As Professor Shearer correctly anticipated, Professor Tilbury’s address has stimulated me to think again about the nature of legal scholarship in my fields of discourse. The thoughts I will convey to you are merely some personal reflections on subjects explored much more fully and competently by many others. I have taken this self-indulgent approach because I am now able to approach the topic from three perspectives.

I have been lucky enough to have three careers in the law, in my life so far — as a legal academic, a commercial solicitor, and a judge. My academic career has been my main enterprise. I began teaching at Sydney Law School, part-time in 1969, the year after I graduated, and took up a full-time academic position in October 1970. When I resigned my full-time position in 1990 to become a commercial solicitor, the Law School invited me to continue teaching in the Master of Laws degree program and gave me the title of Visiting Professor. When I was appointed to my judicial position in 1998, the Chief Justice agreed to my maintaining my teaching role. I have continued to teach in and co-ordinate my two LLM subjects, with wonderful contributions from some generous-spirited and highly able legal practitioners, up to the present time. So I have been teaching and researching in law at the University of Sydney, continuously apart from breaks for sabbatical leave and the like, for 34 years.

The focus of my teaching, and also my research, has been in company law and equity, the fields in which I held my chair. This has placed me at the grubby practical end of the legal academic spectrum, and has led to a sense of insecurity, which (I believe) is shared by many legal academics today. Over my 34 years of post-graduate experience, I have had to reflect often on the relationship between legal academic scholarship, high-level legal practice and judging in a superior court, from the perspectives given to me by my three careers.

Legal scholarship in fields such as jurisprudence, criminology, international law or comparative law has a function and purpose that is self-evident. Reflection about the province and function of law, the causes and effects of, and ways of dealing with crime, the role of law in the resolution of international disputes, and the insights that can be gained by understanding and comparing different national solutions to legal problems, are not only fundamentally important enterprises. They are enterprises to be undertaken principally within an academic institution. Those who do that work ‘belong’ to the community of scholars whose ranks include philosophers, anthropologists, psychologists, sociologists, political scientists, economists and historians. They are occasionally heard to say (quite wrongly, in my experience) that their work is insufficiently appreciated by the legal profession and the wider community, but their security within the academic community is enviable.

In comparison with those subjects, the academic pursuit of company law and equity necessarily involves exposition and analysis of legal principles, activities that some might regard as having a questionable claim to scholarly status.
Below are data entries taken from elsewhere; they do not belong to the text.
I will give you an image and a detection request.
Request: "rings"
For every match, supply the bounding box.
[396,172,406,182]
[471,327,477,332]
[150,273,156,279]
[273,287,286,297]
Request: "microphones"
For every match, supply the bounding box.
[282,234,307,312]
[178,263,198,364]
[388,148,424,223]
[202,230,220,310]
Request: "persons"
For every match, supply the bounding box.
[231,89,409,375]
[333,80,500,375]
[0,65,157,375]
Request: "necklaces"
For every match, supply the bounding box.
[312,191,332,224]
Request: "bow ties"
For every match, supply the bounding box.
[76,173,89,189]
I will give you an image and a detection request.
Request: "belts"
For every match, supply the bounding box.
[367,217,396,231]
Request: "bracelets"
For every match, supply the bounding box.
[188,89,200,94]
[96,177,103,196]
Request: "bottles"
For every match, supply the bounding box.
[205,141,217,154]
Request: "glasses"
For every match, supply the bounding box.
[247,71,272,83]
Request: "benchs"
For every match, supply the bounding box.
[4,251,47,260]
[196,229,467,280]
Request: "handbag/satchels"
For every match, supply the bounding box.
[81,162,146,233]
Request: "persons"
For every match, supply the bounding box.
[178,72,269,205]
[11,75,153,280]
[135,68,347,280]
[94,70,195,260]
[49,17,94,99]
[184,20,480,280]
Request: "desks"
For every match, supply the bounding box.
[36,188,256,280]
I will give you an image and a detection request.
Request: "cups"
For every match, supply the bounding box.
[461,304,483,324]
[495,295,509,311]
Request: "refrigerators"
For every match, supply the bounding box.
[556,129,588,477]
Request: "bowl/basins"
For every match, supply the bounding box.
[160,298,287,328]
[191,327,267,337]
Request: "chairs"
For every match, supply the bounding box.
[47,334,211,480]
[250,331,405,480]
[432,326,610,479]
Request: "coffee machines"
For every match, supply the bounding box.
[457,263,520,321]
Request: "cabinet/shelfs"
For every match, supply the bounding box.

Even Professor Tilbury, who takes a catholic approach to the province of legal scholarship, draws a contrast between ‘scholarly’ and ‘trade’ material. In the eyes of some academics other than him (including, in my experience as a head of department, many of the non-lawyers on promotions committees), any expository and analytical writing on, say, company law, that might be useful to judges and legal practitioners is likely to be discounted as merely ‘trade’ material.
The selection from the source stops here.